29. Non-registered healthcare practitioners who are PhD holders and wish to use the title “Doctor” in advertisements of healthcare services must also state their qualification and a disclaimer that the qualification is not a medical or dental qualification, in such advertisements. However, for settings beyond healthcare service advertising, for example, the use of “Doctor” by PhD holders in academic articles, this requirement will not apply.

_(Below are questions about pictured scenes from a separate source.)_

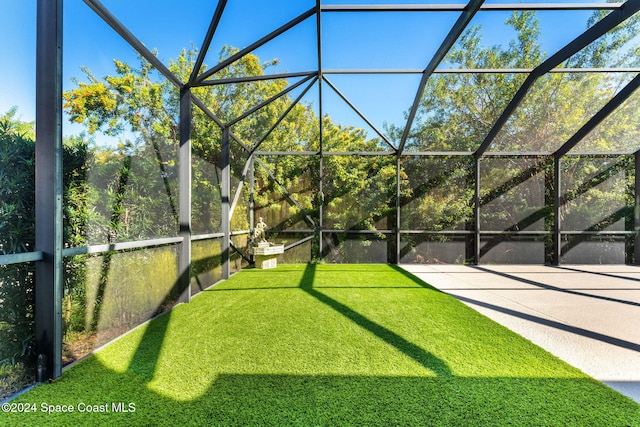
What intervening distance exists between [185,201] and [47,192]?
181 cm

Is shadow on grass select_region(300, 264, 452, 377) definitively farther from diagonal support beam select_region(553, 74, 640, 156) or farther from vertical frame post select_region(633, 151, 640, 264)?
vertical frame post select_region(633, 151, 640, 264)

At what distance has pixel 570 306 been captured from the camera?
138 inches

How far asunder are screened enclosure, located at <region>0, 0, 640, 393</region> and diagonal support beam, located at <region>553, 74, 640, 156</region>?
3cm

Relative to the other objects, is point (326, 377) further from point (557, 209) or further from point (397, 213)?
point (557, 209)

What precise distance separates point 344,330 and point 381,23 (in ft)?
12.6

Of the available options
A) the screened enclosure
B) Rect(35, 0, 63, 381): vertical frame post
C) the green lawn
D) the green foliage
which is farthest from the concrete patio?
the green foliage

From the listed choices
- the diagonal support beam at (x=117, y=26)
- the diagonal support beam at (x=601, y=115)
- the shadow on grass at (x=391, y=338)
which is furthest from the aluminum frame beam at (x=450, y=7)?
the shadow on grass at (x=391, y=338)

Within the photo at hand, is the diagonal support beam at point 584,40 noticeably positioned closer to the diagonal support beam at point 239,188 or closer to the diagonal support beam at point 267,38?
the diagonal support beam at point 267,38

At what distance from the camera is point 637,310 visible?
335cm

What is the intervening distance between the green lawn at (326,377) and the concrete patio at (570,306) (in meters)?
0.26

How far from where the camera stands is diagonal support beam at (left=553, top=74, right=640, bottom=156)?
15.1ft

30. We understand that there are instances of foreign-trained doctors or dentists who have proper medical or dental qualifications, but do not have these qualifications registered with the Singapore Medical Council (“SMC”) or Singapore Dental Council (“SDC”). There are also instances of doctors and dentists who have previously registered themselves locally but have allowed the registration to lapse as they are now retired. In both these cases, should these practitioners wish to use the title “Doctor” in healthcare service advertising, the amended Act will require them to additionally include a disclaimer that they do not hold a valid practicing certificate issued by the SMC or SDC. As these doctors and dentists are not locally registered, these incremental restrictions are designed to ensure that they are treated similarly as other non-registered healthcare professionals, for parity.
(D) Redesignation of Director of Medical Services
31. The amendments at Clauses 25 and 28 pertain to the redesignation of the “Director of Medical Services” to the “Director-General of Health”. This new designation is a more accurate reflection of the job scope and responsibilities of the Director of Medical Services, which goes beyond medical services to also the control of communicable and non-communicable diseases, the setting of healthcare professional standards and development and enhancing performance of the healthcare system.
(E) Conclusion
32. Mr Speaker Sir, Members will see that through this Bill, the Ministry of Health seeks to enhance and future-proof the regulation of healthcare services, to enable premises-neutral services across any healthcare setting, to put in place better governance, safeguards and clarity in the provision of healthcare services to patients, to empower patients to make more informed choices, and to enable the Ministry to address any patient safety and welfare issues expeditiously.
33. If passed, we intend to implement the Amendments in mid 2023, together with the second phase of the implementation of this Act, with two exceptions. First, the redesignation of the Director of Medical Services will be implemented within two months. Second, the restriction on individuals employed or engaged will be implemented at the end of 2023 when the screening process for the prospective employees would be operationalised.
34. With that, Mr Speaker, I beg to move.